Mr Dawes sighed. His definition of suffering fools gladly was giving them a little wave of commiseration as the man in the black hood kicked away the stool from under their feet.

‘What were you expecting, exactly?’ he said. ‘Lethal feedback? All of us trapped the wrong side of the screen and looking for something big and heavy to break the glass with? Grow up, son; and while you’re at it, get a life. It’s only a game.’

‘But…’ Carl held his peace, albeit unwillingly. Not all that long ago, he was sure, he’d been a little wooden puppet, and then a huge humanoid monstrosity with a bolt through his neck; he could remember it all as clearly as if it were yesterday; except that he’d been up all the night before last and had spent yesterday fast asleep. Now he thought about it hard, he couldn’t remember a thing.

They had rematerialised in an office. It was a nice office. It was the sort of office God would have liked to have if only He’d had as much money as Mr Dawes. The Seven Years War was fought to decide who owned an area rather smaller than the square of carpet under Mr Dawes’s desk.

‘In fact,’ Mr Dawes went on, as he lit a cigar the size of a giant redwood, ‘it’s all quite simple.’ Back here, he was quite definitely twenty-nine; a youngish, shortish twenty-nine, the baby-faced sort that gets exceptionally good value out of each razor-blade. Such a small man behind such a big desk; the bizarre incongruity of it made some of the special effects Sis’d seen on the other side of the looking-glass seem positively mundane. ‘There were these guys. They used to be on the board of Softcore till quite recently.’

‘How recently?’ Sis interrupted. Mr Dawes grinned and glanced at his watch.

‘About three minutes ago,’ he replied. ‘Anyhow, they had the same dumb idea about how the domain works as your kid brother here. They thought I could be stranded there permanently.’

‘Gosh,’ Sis said. ‘How silly.’

The door opened, and a secretary brought in the coffee. A jug and three cups.

‘Quite,’ Mr Dawes said. ‘So I stranded them there instead.’

Sis spilt hot coffee down her front. ‘But I thought you said it was all just a game,’ she stuttered. ‘Not for real at all, you said.’

Mr Dawes shrugged. ‘There’s real,’ he replied airily, ‘and then again, there’s real. You want to know how real it is, you go down to the ninety-eighth floor and look for Eileen Suslowicz, George McDougall and Neville Chang. If you can find them,’ he added, stirring his coffee, ‘I’ll give you the company.’

Sis thought for a moment. ‘Snow White,’ she said.

Mr Dawes nodded. ‘That was Eileen. George and Neville were the Grimm boys. You run across them?’

Sis nodded. ‘The wick— sorry, Tracy said they weren’t from inside the, um, domain.’

‘Tracy’s a good kid,’ Mr Dawes said, with a faint hint of fondness in his voice; the sort of slightly mellow tone you might expect from the head of Strategic Air Command talking about his favourite warhead. ‘On reflection — sorry, no pun intended — maybe I should have told her more about what was going on inside the corporation. But then she’d have been worried, afraid she couldn’t handle it herself. Much better she thought they were only pretend people.’

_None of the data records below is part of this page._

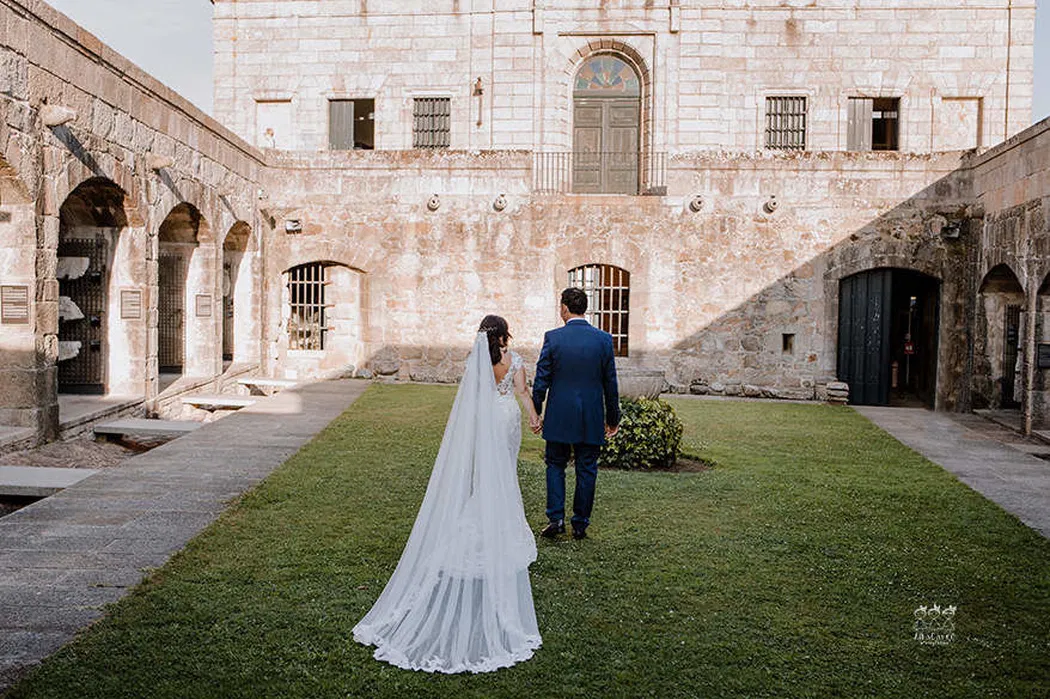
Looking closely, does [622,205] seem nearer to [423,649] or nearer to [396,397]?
[396,397]

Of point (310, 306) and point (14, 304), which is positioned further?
point (310, 306)

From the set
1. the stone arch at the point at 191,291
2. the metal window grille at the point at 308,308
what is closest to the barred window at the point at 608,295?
the metal window grille at the point at 308,308

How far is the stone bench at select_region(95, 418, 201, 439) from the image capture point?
994 centimetres

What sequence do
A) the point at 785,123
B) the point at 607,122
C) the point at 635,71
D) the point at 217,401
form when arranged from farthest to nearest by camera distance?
the point at 607,122 < the point at 635,71 < the point at 785,123 < the point at 217,401

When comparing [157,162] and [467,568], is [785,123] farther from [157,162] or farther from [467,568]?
[467,568]

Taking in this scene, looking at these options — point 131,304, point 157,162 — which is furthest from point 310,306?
point 157,162

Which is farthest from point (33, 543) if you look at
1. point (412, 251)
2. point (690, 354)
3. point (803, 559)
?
point (690, 354)

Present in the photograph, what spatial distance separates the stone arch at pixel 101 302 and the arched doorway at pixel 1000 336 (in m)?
12.8

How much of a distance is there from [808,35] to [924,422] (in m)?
10.5

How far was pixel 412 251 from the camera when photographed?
16047 mm

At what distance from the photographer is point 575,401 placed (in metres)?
5.92

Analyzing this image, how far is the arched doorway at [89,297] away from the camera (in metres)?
11.0

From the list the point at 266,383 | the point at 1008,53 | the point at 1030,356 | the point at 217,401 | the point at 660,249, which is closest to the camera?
the point at 1030,356

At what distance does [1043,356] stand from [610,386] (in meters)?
7.90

‘I see.’ Sis made a quick inventory on her fingers. ‘So there’s the three bad guys—’

‘Not bad,’ said Mr Dawes. ‘Misguided.’

‘The three misguided guys,’ Sis corrected, ‘and Tracy, all still stuck down there. That’s four real people—’

‘Five, actually. There’s also our chief accountant. But he prefers it down there. Reckons he gets far more work done. He’s a very sad man. You met him, yes?’